EXERCISE REQUIREMENTS —
1. Please check whether each statement agrees with the forum thread on SQL row counts: (a) Tom Kyte says the row count of a table comes from select count(*) from t; (b) case 2a, which uses "= all", returned the month 12; (c) Tom Kyte accepts that the poster's count(test_day) solution is right. Mark each yes or no and quote the deciding words of the thread.
2. Continue the forum thread on SQL row counts from its last sentence.

SELECTED EXTRACT —
____
Answers to Interview Questions

Rich, April 21, 2002 - 4:52 pm UTC

Tom,

Thanks for the quick response but I'm still a little confused about the first question. How can I tell how many rows are in your table?

Tom Kyte
April 21, 2002 - 5:10 pm UTC

you would issue select count(*) from t;



Answers to Interview Questions

Rich, April 21, 2002 - 10:36 pm UTC

Thanks, I had it in my head this was a trick question and was overlooking the obvious.

Famy, April 22, 2002 - 4:54 pm UTC

From you above example for ALL , I ran the following queries.


why isnt the 2a not returning a row just like 1a


case 1:
Wrote file afiedt.buf

1 select TO_CHAR(HIREDATE,'MM')
2 from EMP
3 group by TO_CHAR(HIREDATE,'MM')
4 having count(*) >= all(select count(*)
5 from EMP
6* group by TO_CHAR(HIREDATE,'MM') )
/

TO
--
12


Case 1a:

select TO_CHAR(HIREDATE,'MM')
2 from EMP
3 group by TO_CHAR(HIREDATE,'MM')
4 having count(*) = (select max(count(*))
5 from EMP
6 group by TO_CHAR(HIREDATE,'MM') )
7 /

TO
--
12





case 2:


Wrote file afiedt.buf

1 select TO_CHAR(HIREDATE,'MM')
2 from EMP
3 group by TO_CHAR(HIREDATE,'MM')
4 having count(*) >= all( select count(*)
5 from EMP
6* group by TO_CHAR(HIREDATE,'MM') )


TO
--
12


case 2a:

Wrote file afiedt.buf

1 select TO_CHAR(HIREDATE,'MM')
2 from EMP
3 group by TO_CHAR(HIREDATE,'MM')
4 having count(*) = all( select count(*)
5 from EMP
6* group by TO_CHAR(HIREDATE,'MM') )


no rows selected




Tom Kyte
April 22, 2002 - 9:05 pm UTC

the count(*) is not equal to ALL of the count(*)'s -- makes sense doesn't it.

Tom, the original poster of the quesion is right in his answer to your question number 2

Famy, April 22, 2002 - 5:15 pm UTC

look at this

pmekala2@CPNRSKD1> select deptno, count(comm)
2 from emp
3 group by deptno ;

DEPTNO COUNT(COMM)
--------- -----------
10 0
20 0
30 4

pmekala2@CPNRSKD1> select deptno, count(*)
2 from emp
3 group by deptno
4 /

We get accurante count of comm for a dept when we do count(comm) ( and comm is a nullable column), and not when we do a count(*).

So the posters solution to question 2
select test_month,
2 count(test_day)
3 from t
4* group by test_month

is right , even if test_day is a nullable column

Your comments please.....




Tom Kyte
April 22, 2002 - 9:10 pm UTC

He is wrong, you are wrong. Look at your own example:


1* select deptno, count(comm), count(*) from emp group by deptno
scott@ORA817DEV.US.ORACLE.COM> /

DEPTNO COUNT(COMM) COUNT(*)
---------- ----------- ----------
10 0 3
20 0 5
30 4 6

scott@ORA817DEV.US.ORACLE.COM>


the count(comm) is WAY off.
____
THE DATA —
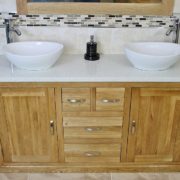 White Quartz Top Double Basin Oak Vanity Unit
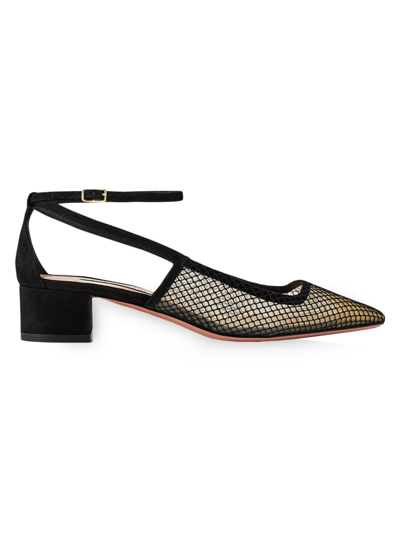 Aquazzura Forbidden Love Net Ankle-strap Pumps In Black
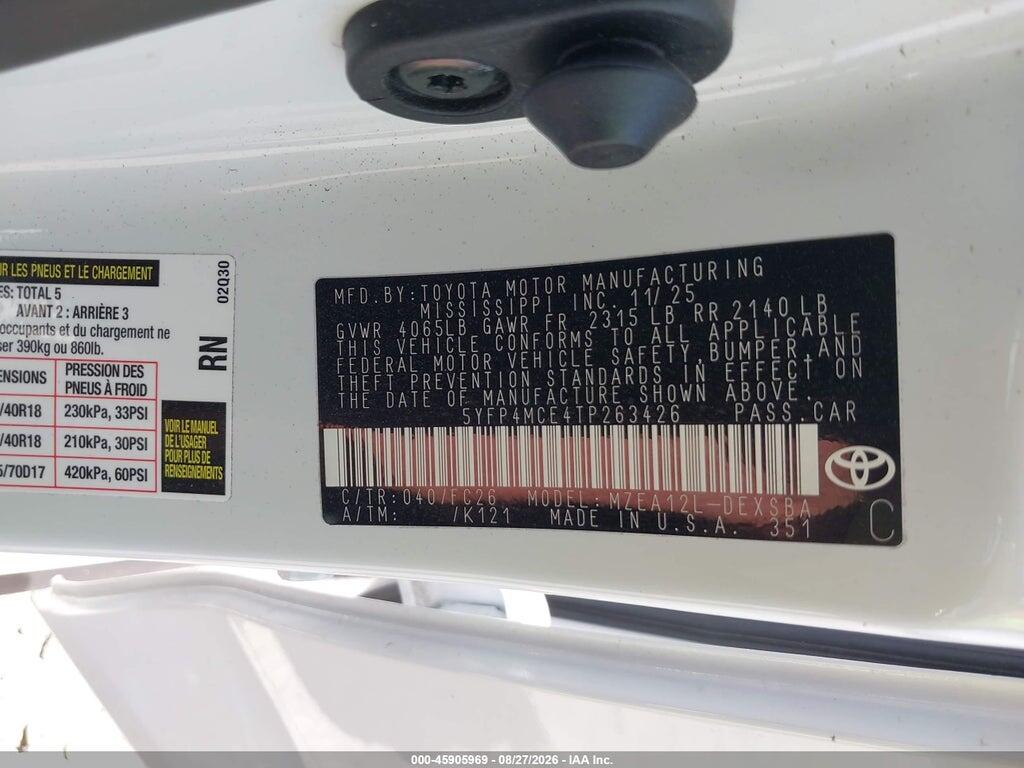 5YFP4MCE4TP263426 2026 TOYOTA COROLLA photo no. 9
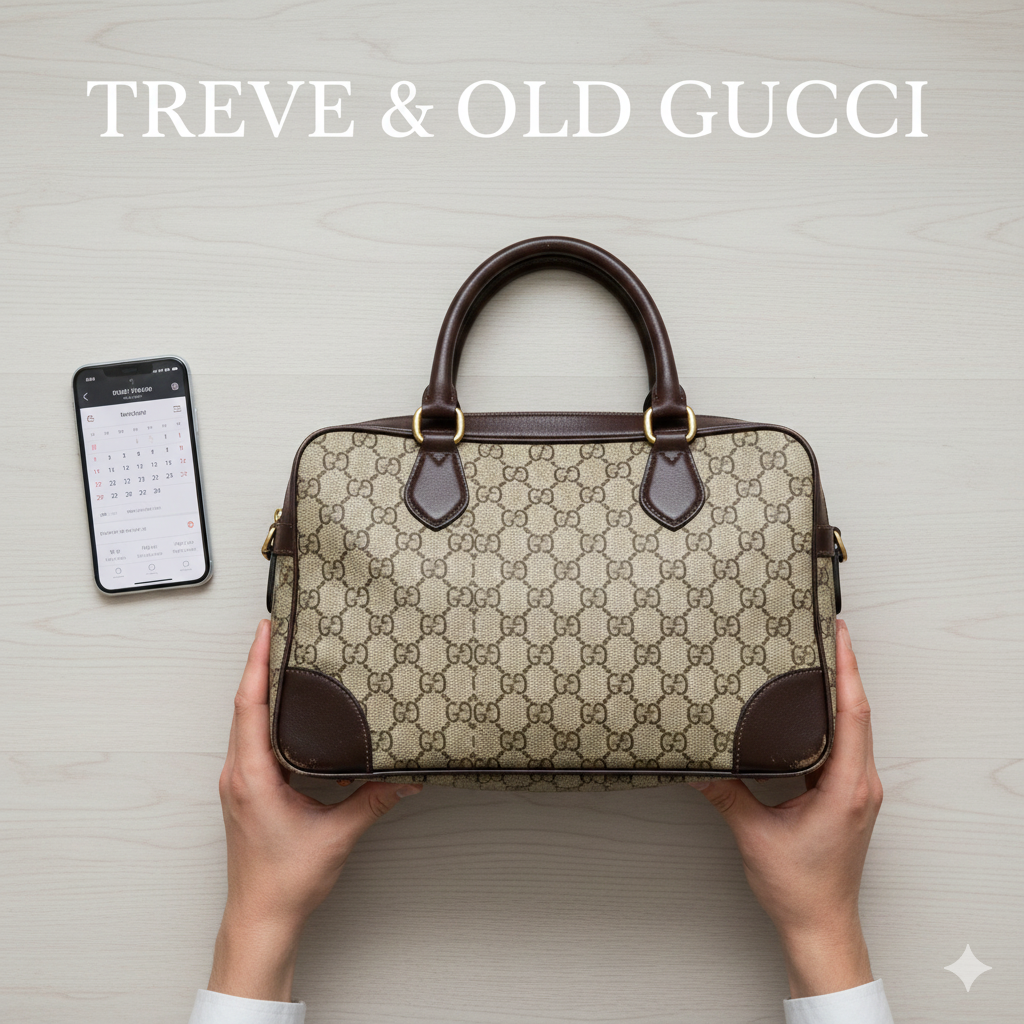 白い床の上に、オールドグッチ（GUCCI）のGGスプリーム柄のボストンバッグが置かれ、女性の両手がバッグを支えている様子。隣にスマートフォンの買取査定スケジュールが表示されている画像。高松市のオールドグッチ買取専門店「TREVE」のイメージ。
____
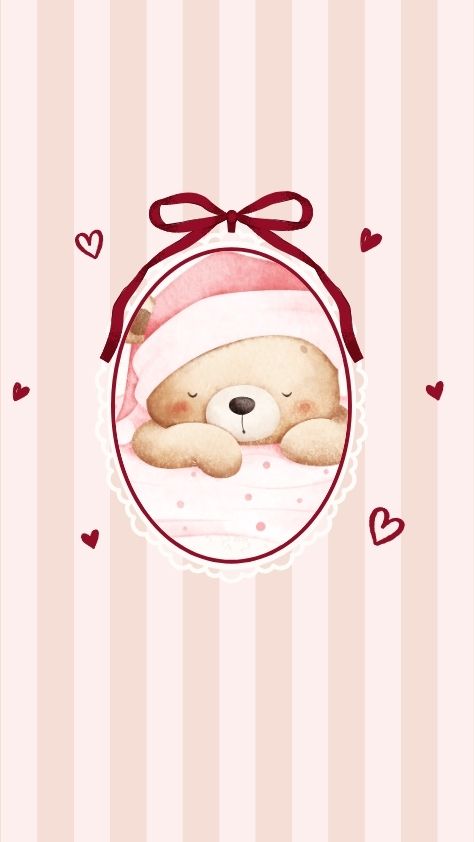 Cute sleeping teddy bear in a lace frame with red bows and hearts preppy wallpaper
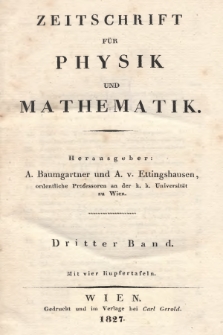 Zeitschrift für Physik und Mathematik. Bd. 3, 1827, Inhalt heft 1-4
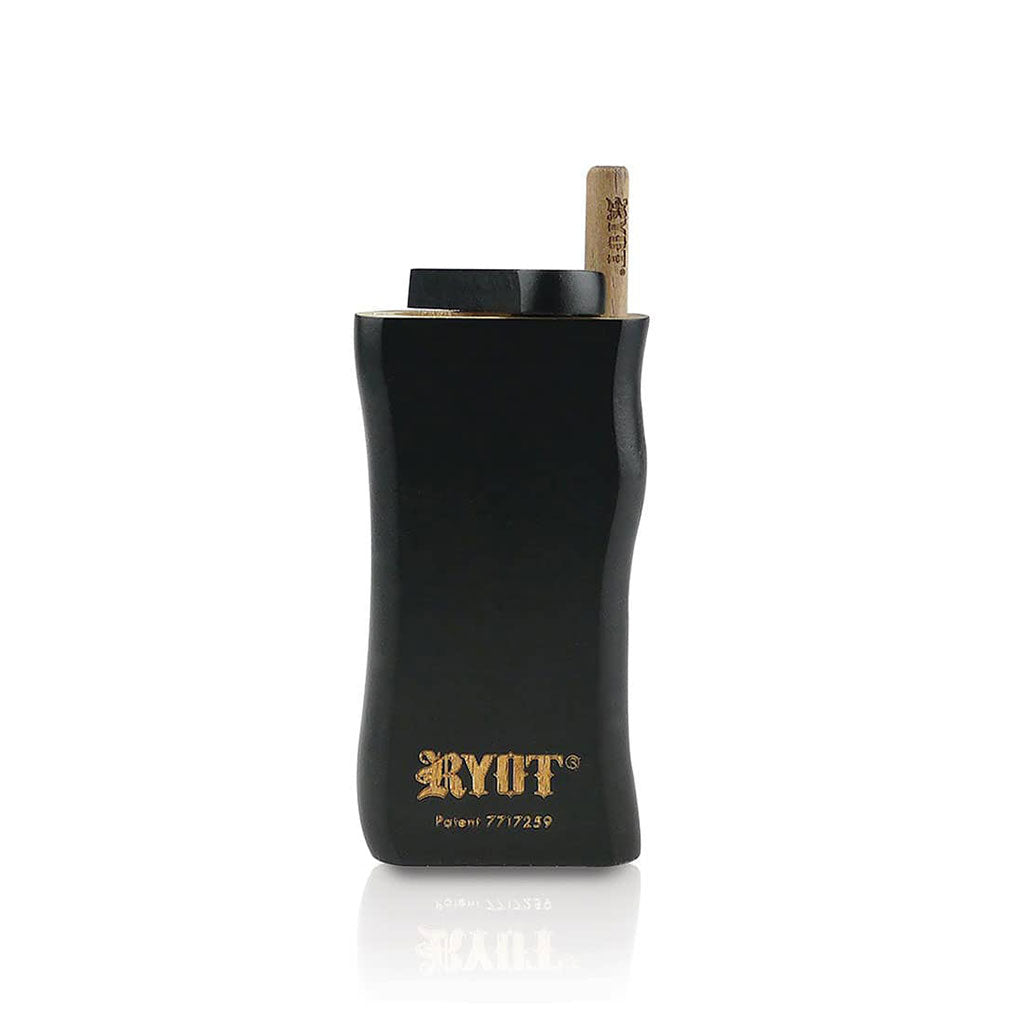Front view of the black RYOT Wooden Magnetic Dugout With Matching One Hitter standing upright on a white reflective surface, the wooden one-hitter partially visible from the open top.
____
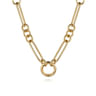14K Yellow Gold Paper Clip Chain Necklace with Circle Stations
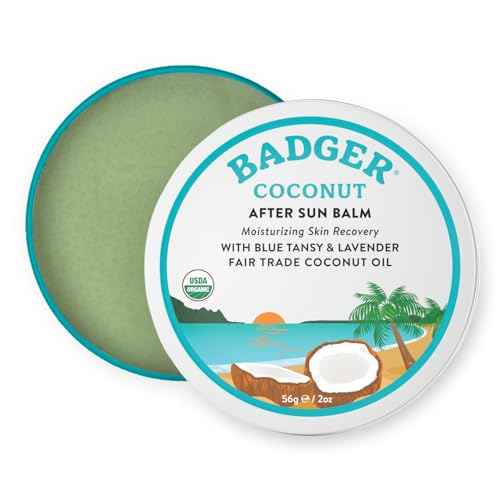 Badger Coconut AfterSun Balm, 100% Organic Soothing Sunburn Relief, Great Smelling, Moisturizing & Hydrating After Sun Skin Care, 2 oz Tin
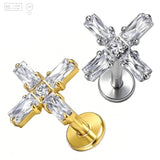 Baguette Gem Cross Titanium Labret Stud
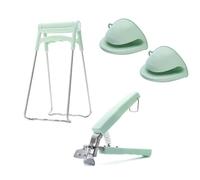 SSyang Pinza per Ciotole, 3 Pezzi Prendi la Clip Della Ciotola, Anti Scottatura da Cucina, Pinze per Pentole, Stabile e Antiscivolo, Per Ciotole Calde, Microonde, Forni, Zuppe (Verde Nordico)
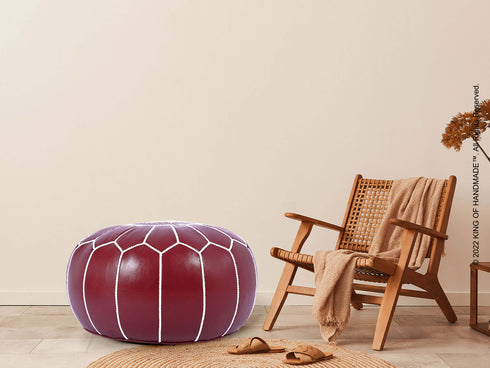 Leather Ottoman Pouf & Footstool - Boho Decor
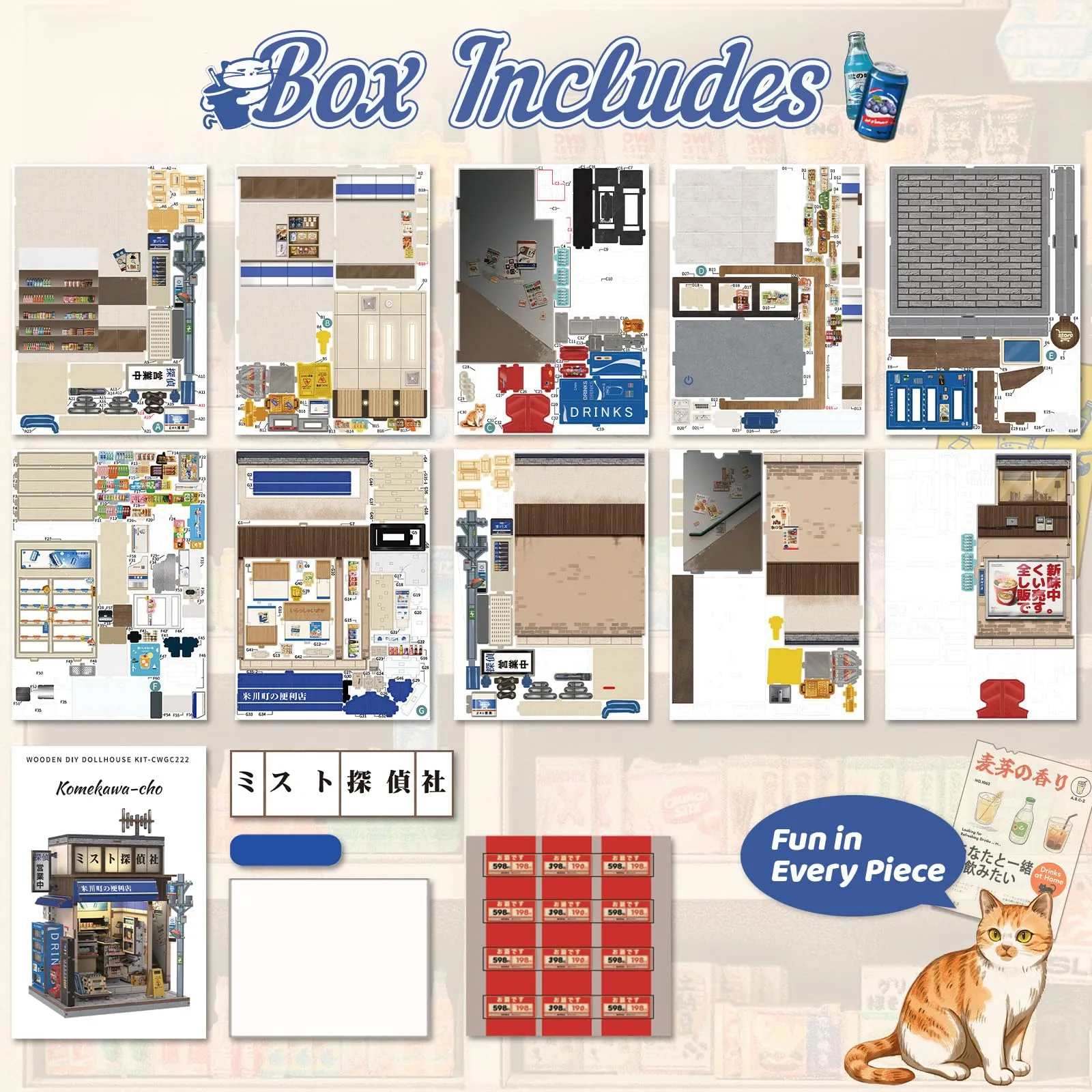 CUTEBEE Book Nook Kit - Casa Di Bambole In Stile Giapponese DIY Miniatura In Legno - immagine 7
____
ANSWERS BELOW —
1.
(a) Yes: "you would issue select count(*) from t;"
(b) No: "no rows selected"
(c) No: "He is wrong, you are wrong."

2.
You only get the right count with COUNT(*) or COUNT( non-nullable-column ).


Consider:

scott@ORA817DEV.US.ORACLE.COM> create table t ( month int, some_other_column int );

Table created.

scott@ORA817DEV.US.ORACLE.COM>
scott@ORA817DEV.US.ORACLE.COM> insert into t values ( 12, NULL );

1 row created.

scott@ORA817DEV.US.ORACLE.COM> insert into t values ( 12, NULL );

1 row created.

scott@ORA817DEV.US.ORACLE.COM> insert into t values ( 12, NULL );

1 row created.

scott@ORA817DEV.US.ORACLE.COM> insert into t values ( 12, NULL );

1 row created.

scott@ORA817DEV.US.ORACLE.COM> insert into t values ( 12, NULL );

1 row created.

scott@ORA817DEV.US.ORACLE.COM>
scott@ORA817DEV.US.ORACLE.COM> insert into t values ( 11, 1 );

1 row created.

scott@ORA817DEV.US.ORACLE.COM>
scott@ORA817DEV.US.ORACLE.COM> select month, count(some_other_column)
2 from t
3 group by month
4 /

MONTH COUNT(SOME_OTHER_COLUMN)
---------- ------------------------
11 1
12 0


the only correct answer to the question:

how many rows BY MONTH are in the table (i want to know how many rows for
month one, month two and so on)

is represented by the following output:


scott@ORA817DEV.US.ORACLE.COM>
scott@ORA817DEV.US.ORACLE.COM> select month, count(*)
2 from t
3 group by month
4 /

MONTH COUNT(*)
---------- ----------
11 1
12 5

which differs significantly from the nullable column one...


Thanks for the question regarding "Answers to Interview Questions ", version 8.05

Subhash S B, April 23, 2002 - 2:54 am UTC


Hi Tom,

Dont you think

select count(ROWID) from t1 group by Col1;

is a much better way to group on a particular col. without ignoring the nulls.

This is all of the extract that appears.